Domenica di Pentecoste
M Mons. Vincenzo Paglia
00:00
00:00

Vangelo (Gv 20,19-23) - La sera di quel giorno, il primo della settimana, mentre erano chiuse le porte del luogo dove si trovavano i discepoli per timore dei Giudei, venne Gesù, stette in mezzo e disse loro: «Pace a voi!». Detto questo, mostrò loro le mani e il fianco. E i discepoli gioirono al vedere il Signore. Gesù disse loro di nuovo: «Pace a voi! Come il Padre ha mandato me, anche io mando voi». Detto questo, soffiò e disse loro: «Ricevete lo Spirito Santo. A coloro a cui perdonerete i peccati, saranno perdonati; a coloro a cui non perdonerete, non saranno perdonati».

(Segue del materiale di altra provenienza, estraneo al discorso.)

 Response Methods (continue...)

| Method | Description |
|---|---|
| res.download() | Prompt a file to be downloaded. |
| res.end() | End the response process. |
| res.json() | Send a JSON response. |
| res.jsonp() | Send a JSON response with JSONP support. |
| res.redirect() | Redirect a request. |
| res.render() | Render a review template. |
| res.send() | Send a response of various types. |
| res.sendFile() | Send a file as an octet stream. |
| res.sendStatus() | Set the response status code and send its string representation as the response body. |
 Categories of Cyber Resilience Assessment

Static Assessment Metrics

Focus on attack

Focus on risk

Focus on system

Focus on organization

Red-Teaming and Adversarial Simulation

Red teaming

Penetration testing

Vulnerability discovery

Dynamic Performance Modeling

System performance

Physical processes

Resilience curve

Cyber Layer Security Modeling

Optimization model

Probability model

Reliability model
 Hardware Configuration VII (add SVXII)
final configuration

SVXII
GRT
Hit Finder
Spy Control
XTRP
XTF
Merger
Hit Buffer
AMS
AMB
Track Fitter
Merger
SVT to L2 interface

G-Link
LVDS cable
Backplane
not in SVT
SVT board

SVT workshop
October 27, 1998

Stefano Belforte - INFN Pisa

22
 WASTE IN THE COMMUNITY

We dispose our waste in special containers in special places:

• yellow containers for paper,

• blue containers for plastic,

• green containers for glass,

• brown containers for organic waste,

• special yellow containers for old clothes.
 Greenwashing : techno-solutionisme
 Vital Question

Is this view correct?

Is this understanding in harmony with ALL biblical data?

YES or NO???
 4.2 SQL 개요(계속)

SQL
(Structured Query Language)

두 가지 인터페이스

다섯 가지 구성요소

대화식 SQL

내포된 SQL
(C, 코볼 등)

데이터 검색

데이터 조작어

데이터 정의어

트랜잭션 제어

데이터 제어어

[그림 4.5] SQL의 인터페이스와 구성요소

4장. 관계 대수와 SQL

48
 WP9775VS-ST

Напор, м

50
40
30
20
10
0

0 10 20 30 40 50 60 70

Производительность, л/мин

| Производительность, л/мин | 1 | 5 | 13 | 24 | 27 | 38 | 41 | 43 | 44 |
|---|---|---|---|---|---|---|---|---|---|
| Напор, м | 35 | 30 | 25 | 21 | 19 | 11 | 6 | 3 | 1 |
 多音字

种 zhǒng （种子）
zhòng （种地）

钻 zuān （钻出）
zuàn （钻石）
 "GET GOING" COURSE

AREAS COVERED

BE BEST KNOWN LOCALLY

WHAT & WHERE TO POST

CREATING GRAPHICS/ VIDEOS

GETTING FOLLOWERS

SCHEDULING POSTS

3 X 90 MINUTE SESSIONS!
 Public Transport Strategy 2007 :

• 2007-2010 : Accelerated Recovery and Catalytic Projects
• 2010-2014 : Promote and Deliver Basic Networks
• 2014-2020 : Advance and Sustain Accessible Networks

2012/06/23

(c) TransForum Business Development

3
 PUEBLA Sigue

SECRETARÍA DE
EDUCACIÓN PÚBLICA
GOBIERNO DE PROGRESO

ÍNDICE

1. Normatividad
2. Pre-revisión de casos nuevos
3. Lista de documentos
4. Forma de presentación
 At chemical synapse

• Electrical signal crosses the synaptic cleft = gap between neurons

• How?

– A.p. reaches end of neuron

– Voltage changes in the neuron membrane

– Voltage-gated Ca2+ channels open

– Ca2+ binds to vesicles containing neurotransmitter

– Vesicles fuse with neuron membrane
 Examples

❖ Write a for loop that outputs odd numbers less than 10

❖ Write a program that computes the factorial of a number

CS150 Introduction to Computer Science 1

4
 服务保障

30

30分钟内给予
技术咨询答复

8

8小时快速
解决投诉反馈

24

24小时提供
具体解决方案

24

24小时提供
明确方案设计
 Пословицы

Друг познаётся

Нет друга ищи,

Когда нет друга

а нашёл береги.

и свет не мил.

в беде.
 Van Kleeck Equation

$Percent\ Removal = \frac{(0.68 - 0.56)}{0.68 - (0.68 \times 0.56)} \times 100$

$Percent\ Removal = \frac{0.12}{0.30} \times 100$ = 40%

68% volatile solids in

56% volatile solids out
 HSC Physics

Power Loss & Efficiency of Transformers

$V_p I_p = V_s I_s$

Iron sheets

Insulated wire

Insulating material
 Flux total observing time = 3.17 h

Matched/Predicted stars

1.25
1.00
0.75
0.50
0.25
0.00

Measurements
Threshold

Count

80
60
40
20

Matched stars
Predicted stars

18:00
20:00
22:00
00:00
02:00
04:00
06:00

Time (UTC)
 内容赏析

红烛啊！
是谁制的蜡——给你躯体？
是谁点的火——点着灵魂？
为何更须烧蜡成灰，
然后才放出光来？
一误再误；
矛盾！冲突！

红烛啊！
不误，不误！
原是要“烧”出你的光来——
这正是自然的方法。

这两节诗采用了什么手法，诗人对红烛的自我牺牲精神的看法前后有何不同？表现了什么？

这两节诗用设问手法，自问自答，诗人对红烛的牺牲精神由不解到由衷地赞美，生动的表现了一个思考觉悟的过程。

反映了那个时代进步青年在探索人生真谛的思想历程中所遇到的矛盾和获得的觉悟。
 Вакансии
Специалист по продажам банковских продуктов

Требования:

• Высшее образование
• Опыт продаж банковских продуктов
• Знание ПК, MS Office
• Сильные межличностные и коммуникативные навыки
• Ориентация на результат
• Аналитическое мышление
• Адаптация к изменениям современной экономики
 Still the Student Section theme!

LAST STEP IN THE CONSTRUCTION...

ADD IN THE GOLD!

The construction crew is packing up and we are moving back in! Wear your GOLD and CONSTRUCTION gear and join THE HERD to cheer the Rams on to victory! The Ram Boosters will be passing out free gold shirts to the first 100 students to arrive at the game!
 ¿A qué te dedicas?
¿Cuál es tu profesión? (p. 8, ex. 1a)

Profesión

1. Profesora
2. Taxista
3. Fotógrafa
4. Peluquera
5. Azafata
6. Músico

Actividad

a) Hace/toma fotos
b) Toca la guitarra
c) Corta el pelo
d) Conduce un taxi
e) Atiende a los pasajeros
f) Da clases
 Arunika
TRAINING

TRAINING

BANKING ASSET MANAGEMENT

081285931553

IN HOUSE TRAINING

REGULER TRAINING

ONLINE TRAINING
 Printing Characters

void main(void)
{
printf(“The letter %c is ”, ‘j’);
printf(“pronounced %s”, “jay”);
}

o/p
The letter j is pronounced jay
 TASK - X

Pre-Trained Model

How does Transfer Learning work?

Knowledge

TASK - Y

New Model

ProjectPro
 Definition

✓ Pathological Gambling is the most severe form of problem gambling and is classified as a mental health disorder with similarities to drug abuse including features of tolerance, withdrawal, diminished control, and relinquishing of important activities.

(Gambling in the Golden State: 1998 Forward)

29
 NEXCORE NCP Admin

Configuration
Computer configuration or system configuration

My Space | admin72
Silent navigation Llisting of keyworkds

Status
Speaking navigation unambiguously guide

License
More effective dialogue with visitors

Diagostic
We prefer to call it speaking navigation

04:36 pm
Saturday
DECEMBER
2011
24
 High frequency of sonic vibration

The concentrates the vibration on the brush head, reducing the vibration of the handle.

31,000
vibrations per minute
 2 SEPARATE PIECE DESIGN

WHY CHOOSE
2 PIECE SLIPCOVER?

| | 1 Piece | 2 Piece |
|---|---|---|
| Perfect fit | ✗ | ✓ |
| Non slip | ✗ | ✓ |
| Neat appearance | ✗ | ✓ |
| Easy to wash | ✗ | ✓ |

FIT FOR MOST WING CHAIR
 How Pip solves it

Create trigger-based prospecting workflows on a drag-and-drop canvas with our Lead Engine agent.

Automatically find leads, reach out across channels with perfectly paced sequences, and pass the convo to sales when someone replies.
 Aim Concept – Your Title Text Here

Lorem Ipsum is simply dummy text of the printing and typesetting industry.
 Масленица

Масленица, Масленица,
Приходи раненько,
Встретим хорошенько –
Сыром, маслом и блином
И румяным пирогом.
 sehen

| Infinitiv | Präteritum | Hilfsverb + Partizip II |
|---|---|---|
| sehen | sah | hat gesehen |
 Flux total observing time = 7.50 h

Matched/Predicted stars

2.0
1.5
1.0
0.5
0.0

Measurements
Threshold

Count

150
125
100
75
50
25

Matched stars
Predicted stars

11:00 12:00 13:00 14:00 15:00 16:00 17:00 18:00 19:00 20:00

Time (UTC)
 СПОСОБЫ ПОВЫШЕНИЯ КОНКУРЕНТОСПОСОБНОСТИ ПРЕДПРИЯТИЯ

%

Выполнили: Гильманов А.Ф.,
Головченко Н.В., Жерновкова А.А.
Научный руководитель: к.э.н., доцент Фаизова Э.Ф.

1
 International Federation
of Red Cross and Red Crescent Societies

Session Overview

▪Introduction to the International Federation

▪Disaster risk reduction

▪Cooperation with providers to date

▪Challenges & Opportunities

Il commento al Vangelo a cura di Monsignor Vincenzo Paglia

Abbiamo letto negli Atti degli Apostoli la narrazione della Pentecoste che Luca pone come un evento fondatore del tempo della Chiesa, un tempo che inizia, appunto, con una irruzione dello Spirito. Già il Battista lo aveva previsto indicando Gesù: «Egli vi battezzerà in Spirito Santo e fuoco» (Lc 3,16). La Chiesa nasce come un popolo raccolto e guidato dallo Spirito Santo. Nasce non da sé stessa, ma dall’Alto. Lo Spirito spinse quella piccola comunità a vincere la paura e a uscire sulla piazza che – al fragore che era stato sentito – si era nel frattempo riempita di una folla di gente «di ogni nazione che è sotto il cielo». Tutti i presenti nel cenacolo furono pieni di Spirito Santo: «E cominciarono a parlare in altre lingue» (At 2,4). Potremmo dire che è la prima faccia del miracolo della Pentecoste: la trasformazione di quel piccolo gruppo in una comunità unita dalla passione per il Vangelo. È in primo piano la comunità, non i singoli discepoli. Non a caso Luca nota che prima della Pentecoste era stato appena eletto anche il dodicesimo apostolo. C’è un nuovo soggetto che viene creato dallo Spirito e che viene spinto a uscire per comunicare il Vangelo a tutti i popoli della terra. E iniziarono subito a parlare di Gesù: quel profeta che era stato crocifisso, il Padre lo aveva fatto risuscitare dai morti. È il cuore della predicazione cristiana di ogni tempo. C’è poi la seconda faccia del miracolo: l’unità dei popoli della terra che si erano radunati davanti alla piazza del cenacolo, provocata dalla predicazione del Vangelo. Luca, con una efficacia narrativa, li fa presentare per nome, come in un appello, uno a uno: «Siamo Parti, Medi, Elamiti…, Cretesi e Arabi… stranieri di Roma… e li udiamo parlare nelle nostre lingue». È la prima globalizzazione operata dallo Spirito per mezzo della Chiesa, di quella comunità, di quel “noi” che vuole unire i popoli della terra. Ciascuno di loro conserva il proprio nome, la propria identità ma, nello stesso tempo, tutti iniziarono a sentirsi un unico popolo riunito dall’unico Vangelo. Diversi eppure uniti. Anche oggi il mondo ha bisogno di una nuova irruzione dello Spirito. I conflitti si sono moltiplicati, le ingiustizie allargate… C’è bisogno di una nuova Pentecoste per questo tempo difficile e complesso. C’è bisogno che quel «soffio di vento» provochi nuovi sconvolgimenti a partire dai cuori dei credenti.